Era uma vez um jovem arqueiro chamado Miguel, que vivia numa aldeia longínqua. Ele era um rapaz muito corajoso e muito bom a atirar flechas, sendo, por isso, o arqueiro favorito do rei. Na aldeia, todos os domingos, os soldados e os arqueiros reuniam-se, no centro da aldeia, para fazerem competições de arco e flecha e espadas, sendo que o Miguel ganhava sempre.

Certo dia, o habitual anunciante de notícias da aldeia chegou ofegante, trazendo informações de que ouvira rumores relativos à existência de um tesouro escondido, na Gruta do Dragão, um lugar bloqueado por pedras pesadas e protegido por um dragão enorme.

Sabendo disso, o rei enviou os seus melhores soldados para derrotarem o dragão e buscarem o tão desejado tesouro. Mal os soldados chegaram perto da gruta, o feroz dragão apareceu, soltando fogo por todo o lado.

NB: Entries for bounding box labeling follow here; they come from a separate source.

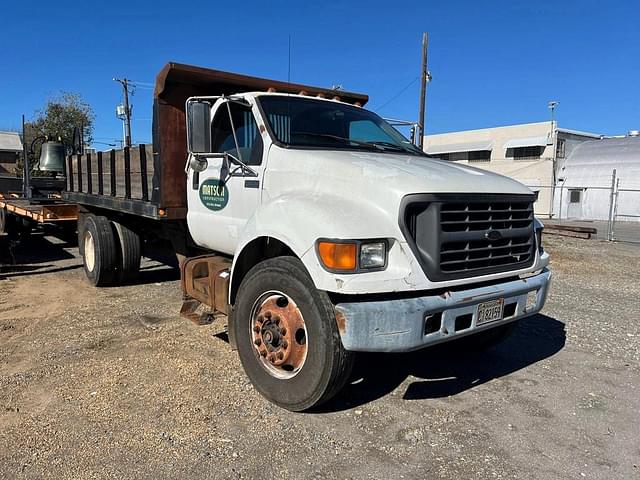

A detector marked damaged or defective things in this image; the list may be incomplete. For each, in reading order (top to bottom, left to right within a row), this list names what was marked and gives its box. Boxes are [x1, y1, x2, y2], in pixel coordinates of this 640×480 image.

rusty dump bed [64, 62, 368, 221]
rusted wheel hub [250, 292, 308, 378]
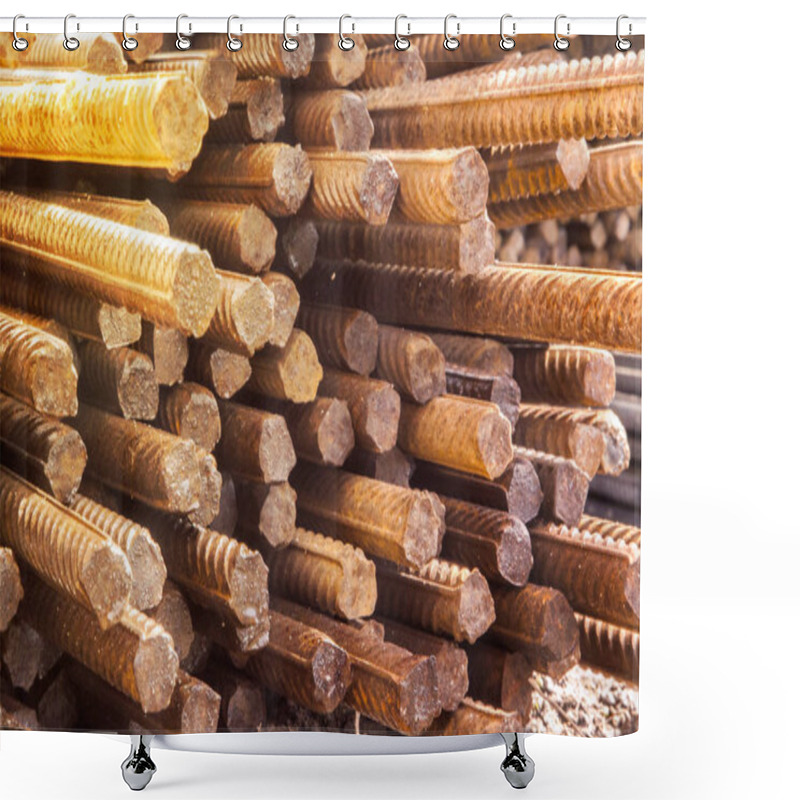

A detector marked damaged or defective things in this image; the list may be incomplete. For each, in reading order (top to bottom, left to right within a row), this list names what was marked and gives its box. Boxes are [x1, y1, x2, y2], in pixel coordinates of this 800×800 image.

rusty rebar [0, 71, 209, 175]
rusty rebar [288, 91, 376, 153]
rusty rebar [362, 50, 644, 150]
rusty rebar [184, 141, 312, 216]
rusty rebar [488, 140, 644, 228]
rusty rebar [0, 308, 77, 416]
rusty rebar [0, 392, 86, 504]
rusty rebar [0, 192, 219, 336]
rusty rebar [77, 340, 159, 422]
rusty rebar [73, 404, 202, 516]
rusty rebar [157, 380, 222, 454]
rusty rebar [216, 398, 296, 482]
rusty rebar [296, 304, 380, 378]
rusty rebar [314, 214, 496, 274]
rusty rebar [398, 392, 512, 478]
rusty rebar [300, 260, 644, 354]
rusty rebar [520, 406, 632, 476]
rusty rebar [0, 466, 131, 628]
rusty rebar [19, 576, 179, 712]
rusty rebar [244, 608, 350, 716]
rusty rebar [268, 528, 376, 620]
rusty rebar [274, 596, 438, 736]
rusty rebar [292, 462, 444, 568]
rusty rebar [374, 556, 496, 644]
rusty rebar [440, 494, 536, 588]
rusty rebar [528, 520, 640, 632]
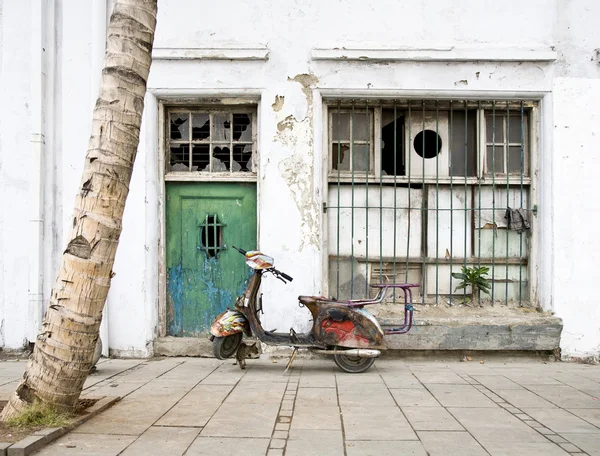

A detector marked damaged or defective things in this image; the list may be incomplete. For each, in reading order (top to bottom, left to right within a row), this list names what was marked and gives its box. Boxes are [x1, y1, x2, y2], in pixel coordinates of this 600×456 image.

broken window [166, 108, 255, 175]
peeling door paint [165, 181, 256, 334]
rusty old scooter [211, 248, 418, 372]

Os soldados ficaram apavorados, mas, mesmo assim, alguns lutaram com ele e acabaram derrotados. Os outros conseguiram regressar ao castelo e contaram tudo ao rei. Este ficou bastante aborrecido, porque queria muito o tesouro e, então, pediu ao Miguel que lá fosse, prometendo dar-lhe uma parte do tesouro, se conseguisse trazê-lo. O Miguel nem hesitou e aceitou a proposta, pois ele era conhecedor daquelas terras como a palma da sua mão e nada temia! Pegou no seu arco e flecha, montou no seu cavalo e seguiu na direção da gruta. Apanhou todos os atalhos que conhecia e, ao perceber que estava perto, deixou o cavalo à sua espera e lá chegou, pelas traseiras da gruta, despistando o dragão. Pegou no seu arco e flecha e apanhou o dragão de surpresa. Atirou-lhe três flechas na cauda, o dragão ficou muito zangado e balançou a cauda de tal maneira que derrubou as pedras que bloqueavam a entrada. O Miguel atirou-lhe mais uma flecha e o dragão fugiu. O Miguel aproveitou para entrar na gruta e conseguiu apanhar o tão cobiçado tesouro. Ele retirou-o de lá, foi buscar o seu cavalo e regressaram ao castelo. Quando o Miguel entregou o tesouro ao rei, este ficou muito contente e impressionado com a bravura do seu arqueiro favorito. O rei abriu o baú e nele havia moedas e colares de ouro. Como prometido, o rei ofereceu uma parte do tesouro ao Miguel.

E, devido a este grande feito, todos na aldeia passaram a chamar o Miguel de “Arqueiro das Flechas de Fogo”.